→ **Extract provided**
*** Begin section ***

Sports venue in Portland, Oregon

Griswold Stadium is a stadium located in Portland, Oregon, owned by the Lewis & Clark College. The stadium serves as home of the university's football, soccer and track and field (at the "Eldon Fix Track") teams.

Featuring an AstroTurf field and a seating capacity of 3,500, the land that the stadium sits on was forested before it was built.

==History==
In 1952, Graham Griswold donated US$25,000 and lumber towards the erection of a new football stadium, complete with grandstands. The first game that occurred at the stadium took place on October 10, 1953, with Lewis & Clark against the Linfield Wildcats football team. It was officially named "Griswold Stadium" in 1954 after the benefactor of the construction project. In 2003, lights were installed at Griswold Stadium allowing for night games. The AstroTurf (GameDay Grass 3D brand) playing surface was purchased for the field in 2010.

*** End section ***

Items from a dataset:
*** Begin section ***

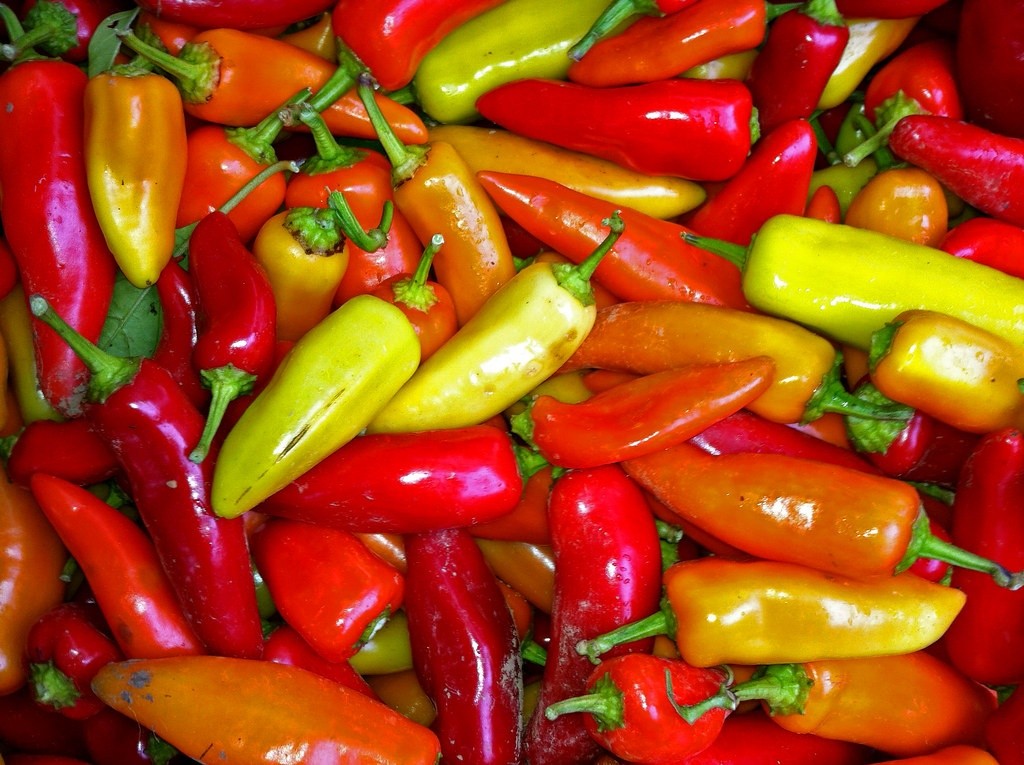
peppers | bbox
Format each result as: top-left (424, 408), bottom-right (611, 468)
top-left (0, 0), bottom-right (1024, 765)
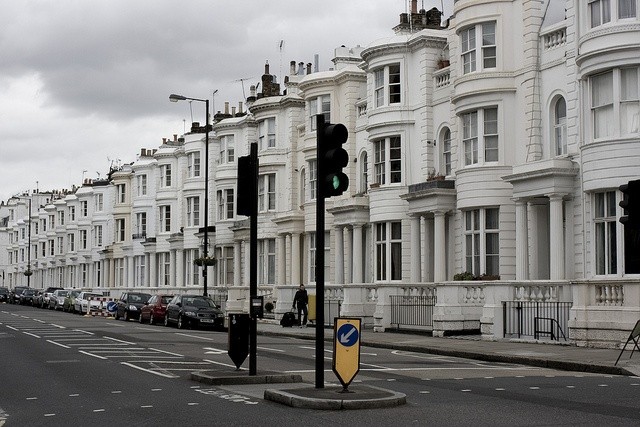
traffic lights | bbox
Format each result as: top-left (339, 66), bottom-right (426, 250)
top-left (318, 122), bottom-right (350, 198)
top-left (235, 158), bottom-right (256, 217)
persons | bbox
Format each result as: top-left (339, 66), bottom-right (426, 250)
top-left (293, 284), bottom-right (308, 328)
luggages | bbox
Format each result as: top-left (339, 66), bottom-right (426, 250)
top-left (280, 307), bottom-right (296, 327)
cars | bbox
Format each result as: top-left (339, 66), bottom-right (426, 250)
top-left (164, 294), bottom-right (225, 329)
top-left (20, 289), bottom-right (39, 305)
top-left (31, 291), bottom-right (48, 306)
top-left (47, 290), bottom-right (68, 309)
top-left (0, 287), bottom-right (10, 302)
top-left (74, 292), bottom-right (103, 312)
top-left (138, 294), bottom-right (174, 323)
top-left (115, 292), bottom-right (152, 320)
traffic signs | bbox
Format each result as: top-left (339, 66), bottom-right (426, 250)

*** End section ***

→ **Required tasks**
(1) According to the Griswold Stadium text, on what date was the first game played at the stadium?
(2) Write a continuation of the Griswold Stadium text that picks up after its final sentence.

→ **Answers to this exercise**
(1) October 10, 1953.

(2)
The school dedicated the field to former player and coach Fred Wilson that year. Located in the stadium is the Eldon Fix Track which was last resurfaced in 1999. In 2012, the grandstands were rebuilt to allow for 3,000 general admission seats and 500 VIP seats. In 1955, the Oregon state high school cross country championships took place at Griswold Stadium.